## Buliding Feed Forward Neural Network

Most probably, Neural Network is the first step in the deep learning.The name Deep Learning comes from the concept that computer scientists hope to mimic the brain structure with the same functionality of the neurons. The key feature of this model is that it can separate data which is NOT linearly separable. We assume that you have the basic knowledge over the concept and you are just interested in the Tensorflow implementation of the Neural Nets. If you want to know more about the Neural Nets we suggest you to take this amazing course on machine learning. To build any classifier, your code needs specific parts:

Prepare the needed libraries, input data and hyper-parameters for the network
    1.Build the graph of the network
    2.Train the network

#### Prepration:
_Imports: We will start with importing the required libraries._

In [None]:
import tensorflow as tf
import numpy as np 
import matplotlib.pyplot as plt
print('Tensorflow Version : {}'.format(tf.__version__))

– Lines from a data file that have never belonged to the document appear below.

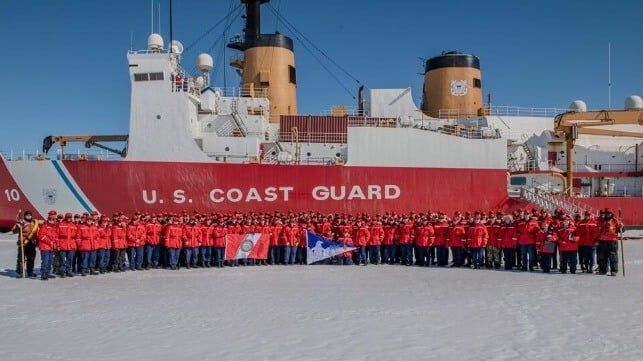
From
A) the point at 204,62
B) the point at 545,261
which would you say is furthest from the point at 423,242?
the point at 204,62

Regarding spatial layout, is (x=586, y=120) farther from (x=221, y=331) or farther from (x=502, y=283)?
(x=221, y=331)

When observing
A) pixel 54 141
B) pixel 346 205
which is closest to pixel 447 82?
pixel 346 205

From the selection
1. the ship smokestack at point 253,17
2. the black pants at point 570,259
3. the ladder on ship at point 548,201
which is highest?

**Import tensorflow package for loading the data**

Note: This module will be depreceated in future tensorflow version 

In [None]:
from tensorflow.examples.tutorials.mnist import input_data

In [None]:
mnist = input_data.read_data_sets('data', one_hot=True, fake_data=False)

In [None]:
print("Size of:")
print("- Training-set:\t\t{}".format(len(mnist.train.labels)))
print("- Test-set:\t\t{}".format(len(mnist.test.labels)))
print("- Validation-set:\t{}".format(len(mnist.validation.labels)))

#### Util  

Below is plot images util function which we will use for plotting the true and predicted class labels 

In [None]:
def plot_images(images, cls_true, cls_pred=None, title=None):
    """
    Create figure with 3x3 sub-plots.
    :param images: array of images to be plotted, (9, img_h*img_w)
    :param cls_true: corresponding true labels (9,)
    :param cls_pred: corresponding true labels (9,)
    """
    fig, axes = plt.subplots(3, 3, figsize=(9, 9))
    fig.subplots_adjust(hspace=0.3, wspace=0.3)
    img_h = img_w = np.sqrt(images.shape[-1]).astype(int)
    for i, ax in enumerate(axes.flat):
        # Plot image.
        ax.imshow(images[i].reshape((img_h, img_w)), cmap='binary')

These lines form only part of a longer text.